[begin Available records]

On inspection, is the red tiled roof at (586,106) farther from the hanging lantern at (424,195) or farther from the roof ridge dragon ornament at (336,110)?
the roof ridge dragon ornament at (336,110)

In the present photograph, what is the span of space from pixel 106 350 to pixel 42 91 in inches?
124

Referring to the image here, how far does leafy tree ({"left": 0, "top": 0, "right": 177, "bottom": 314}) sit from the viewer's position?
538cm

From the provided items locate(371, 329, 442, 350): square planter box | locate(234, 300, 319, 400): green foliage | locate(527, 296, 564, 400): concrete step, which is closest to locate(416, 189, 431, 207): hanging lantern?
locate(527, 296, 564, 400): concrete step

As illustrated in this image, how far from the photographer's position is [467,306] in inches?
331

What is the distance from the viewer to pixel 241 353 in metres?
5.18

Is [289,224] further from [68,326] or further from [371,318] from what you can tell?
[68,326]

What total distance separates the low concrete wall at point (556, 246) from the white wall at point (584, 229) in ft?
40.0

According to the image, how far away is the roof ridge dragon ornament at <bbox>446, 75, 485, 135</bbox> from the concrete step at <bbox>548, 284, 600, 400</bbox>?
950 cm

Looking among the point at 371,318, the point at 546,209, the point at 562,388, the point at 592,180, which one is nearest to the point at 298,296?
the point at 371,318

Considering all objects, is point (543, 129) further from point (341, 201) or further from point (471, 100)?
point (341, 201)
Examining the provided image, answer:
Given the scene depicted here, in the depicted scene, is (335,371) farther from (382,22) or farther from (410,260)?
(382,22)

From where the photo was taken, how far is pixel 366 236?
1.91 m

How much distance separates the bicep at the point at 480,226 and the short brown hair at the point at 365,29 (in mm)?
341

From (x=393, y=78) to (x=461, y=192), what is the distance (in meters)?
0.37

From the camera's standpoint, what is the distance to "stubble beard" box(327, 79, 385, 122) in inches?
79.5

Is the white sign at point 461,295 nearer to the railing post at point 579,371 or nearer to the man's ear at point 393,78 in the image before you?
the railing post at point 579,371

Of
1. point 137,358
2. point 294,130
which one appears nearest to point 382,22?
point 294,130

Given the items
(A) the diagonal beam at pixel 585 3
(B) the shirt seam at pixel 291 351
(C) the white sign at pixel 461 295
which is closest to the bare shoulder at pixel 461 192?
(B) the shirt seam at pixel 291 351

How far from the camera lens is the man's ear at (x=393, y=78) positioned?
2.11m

[end Available records]

* _What the task asks_
Change every "hanging lantern" in the records above to "paper lantern" and leave everything else the same.

* _Exercise output_
On inspection, is the red tiled roof at (586,106) farther from the paper lantern at (424,195) or farther from the roof ridge dragon ornament at (336,110)?
the roof ridge dragon ornament at (336,110)

In the present photograph, what is the span of space from pixel 106 350 to pixel 42 91 in inches?
124

Referring to the image here, how far does leafy tree ({"left": 0, "top": 0, "right": 177, "bottom": 314}) sit from the viewer's position?
538cm

From the provided items locate(371, 329, 442, 350): square planter box | locate(234, 300, 319, 400): green foliage | locate(527, 296, 564, 400): concrete step, which is closest to locate(416, 189, 431, 207): paper lantern?
locate(527, 296, 564, 400): concrete step

As illustrated in this image, how far from the photographer's position is [467,306] in inches?
331

What is the distance from the viewer to pixel 241 353 in metres?
5.18

Is [289,224] further from [68,326] or further from [371,318] from what you can tell?
[68,326]

What total distance separates the low concrete wall at point (556, 246) from the white wall at point (584, 229) in ft?
40.0

According to the image, how far away is the roof ridge dragon ornament at <bbox>446, 75, 485, 135</bbox> from the concrete step at <bbox>548, 284, 600, 400</bbox>?
950 cm

Looking among the point at 371,318, the point at 546,209, the point at 562,388, the point at 592,180, which one is nearest to the point at 298,296?
the point at 371,318

Considering all objects, is point (543, 129) further from point (341, 201) or further from point (471, 100)?
point (341, 201)
Examining the provided image, answer:
Given the scene depicted here, in the depicted scene, is (335,371) farther from (382,22) or farther from (410,260)?
(382,22)

From where the photo was taken, how far is pixel 366 236?
1.91 m

How much distance separates the bicep at the point at 480,226 and the short brown hair at the point at 365,29 (in mm)?
341

From (x=393, y=78) to (x=461, y=192), what is the distance (in meters)?
0.37

From the camera's standpoint, what is the distance to "stubble beard" box(327, 79, 385, 122) in inches?
79.5

Is the white sign at point 461,295 nearer to the railing post at point 579,371 or nearer to the man's ear at point 393,78 in the image before you?
the railing post at point 579,371

Of
1. point 137,358
2. point 294,130
which one appears nearest to point 382,22?
point 294,130

Given the items
(A) the diagonal beam at pixel 585 3
(B) the shirt seam at pixel 291 351
(C) the white sign at pixel 461 295
which is closest to the bare shoulder at pixel 461 192?
(B) the shirt seam at pixel 291 351

How far from the camera lens is the man's ear at (x=393, y=78) positioned?
2.11m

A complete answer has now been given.